Two of my own family members fired the term off at me during Christmas dinner last night. Okay, so I did bring my own Belgian-style beer chalice and a few bottles of “fancy” beer for my own consumption, but does that make me a snob?
I actually anguished over whether to bring the glass and the beers to the dinner or not. I was afraid of precisely this analysis of my behavior. After mulling it a bit, I decided to go for it, thinking “hey, this is all family. Christmas beers at Christmas dinner with family. They all know beer is important to me and I know that most of them like craft beer little or not at all, so surely they will permit me this pleasure.”
But no, instead they hurled the “s” word at me. According to thesaurus.com, ‘snob’ is a noun meaning “braggart, high-hat, highbrow, name-dropper, parvenu, pretender, smarty pants*, snoot, snot, stiff neck*, upstart.” Jesus, is that really what they think of me?
My offense? I brought and drank two winter ales and shared a 750ml bottle of Ommegang with the one other person who I thought might enjoy it. Meanwhile, others enjoyed sparkling white wine, chardonnay with ice, Coronas, and Heinekens. I said exactly nothing about anyone’s choice of beverage. I enjoyed the after dinner drink my sister served to all, Bailey’s and Butterscotch schnapps. And later on that night I cracked open a bottle of Heineken with one of my brothers-in-law. And for this behavior I get called a beer snob. Part of the reason it stings so much is that one of things I like so much about beer is its democratic tendencies. I like breaking not building class barriers.
The second story is a warning to current and would-be beer snobs. Mend your ways or else risk being a buffoon. A few weeks back, I attended the Holiday Beer Tasting at RFD. Hugh Sisson, owner of Clipper City Brewing, presented a cask-conditioned version of his Winter Storm, which is either an Imperial IPA or an Imperial ESB. Some folks at my table commented that this version seemed far less hoppy than usual. Hugh described its “pure hop power, floral and aromatic, enhanced by dry hopping, a method meant to increase the aromatic hop presence.” Hmm, we all thought it was missing the hops, but whatever. A couple tastes later, Jason Oliver, brewer at the Washington D.C. Gordon Biersch, prepared to take the stage to comment on his seasonal offering, a double bock. But he paused, sniffed his tasting cup and made faces. It quickly became clear to him and the rest of us (we had already been served our samples) that this was no bock. It was extremely hoppy and the wrong color, a deep gold instead of a ruby-brown. Oliver asked if the other brewers could identify the mystery beers as one of theirs being served out of order by mistake. No one could place it as their own.

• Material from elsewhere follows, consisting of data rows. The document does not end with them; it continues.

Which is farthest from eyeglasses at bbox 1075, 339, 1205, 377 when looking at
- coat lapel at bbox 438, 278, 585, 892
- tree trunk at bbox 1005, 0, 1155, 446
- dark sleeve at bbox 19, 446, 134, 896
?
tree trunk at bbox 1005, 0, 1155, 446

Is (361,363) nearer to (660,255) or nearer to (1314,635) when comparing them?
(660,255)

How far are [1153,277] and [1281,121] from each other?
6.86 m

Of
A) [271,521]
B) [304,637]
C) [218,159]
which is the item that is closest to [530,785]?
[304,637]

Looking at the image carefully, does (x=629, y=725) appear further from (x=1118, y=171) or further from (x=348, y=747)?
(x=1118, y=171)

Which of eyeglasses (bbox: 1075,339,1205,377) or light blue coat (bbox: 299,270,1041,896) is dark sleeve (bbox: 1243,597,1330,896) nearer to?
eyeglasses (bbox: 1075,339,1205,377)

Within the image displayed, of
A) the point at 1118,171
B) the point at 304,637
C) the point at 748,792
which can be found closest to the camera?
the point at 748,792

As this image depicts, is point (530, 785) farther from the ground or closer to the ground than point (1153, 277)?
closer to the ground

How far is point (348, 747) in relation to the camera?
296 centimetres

It was later determined that the beer served as Hugh Sisson’s Winter Storm was actually Jason Oliver’s Bock. Sisson never caught the problem, even when specifically asked to taste the mystery beer and determine if it could be his Winter Storm by mistake.

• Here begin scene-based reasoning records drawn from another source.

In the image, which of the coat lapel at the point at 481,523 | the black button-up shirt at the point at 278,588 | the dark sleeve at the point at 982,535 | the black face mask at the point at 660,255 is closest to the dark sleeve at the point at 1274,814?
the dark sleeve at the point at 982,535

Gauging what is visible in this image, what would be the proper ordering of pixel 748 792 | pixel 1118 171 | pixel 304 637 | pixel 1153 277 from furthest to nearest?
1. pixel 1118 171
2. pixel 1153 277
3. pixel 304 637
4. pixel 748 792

If Sisson were known as a beer snob, he would have been chased out of the building for this mistake. But instead, because he makes great beers, is a well-liked member of the community, and is no “high-hat braggart,” everyone took the situation in stride and enjoyed a second tasting on the house due to the mix-up. So, even in a roomful of so-called beer snobs, no one heckled or belittled Sisson. No one acted like a snooty, stiff-necked smarty pants.
These two stories taught me a valuable lesson. I simply have to accept that the masses of common rabble will always mistake my sophisticated brilliance for snobbery.
Oh, by the way, that’s me in the picture wearing one of the pirate eye patches Hugh Sisson handed out during the of tasting of his Winter Storm, which is part of his pirate-themed Heavy Seas brand. What a snob.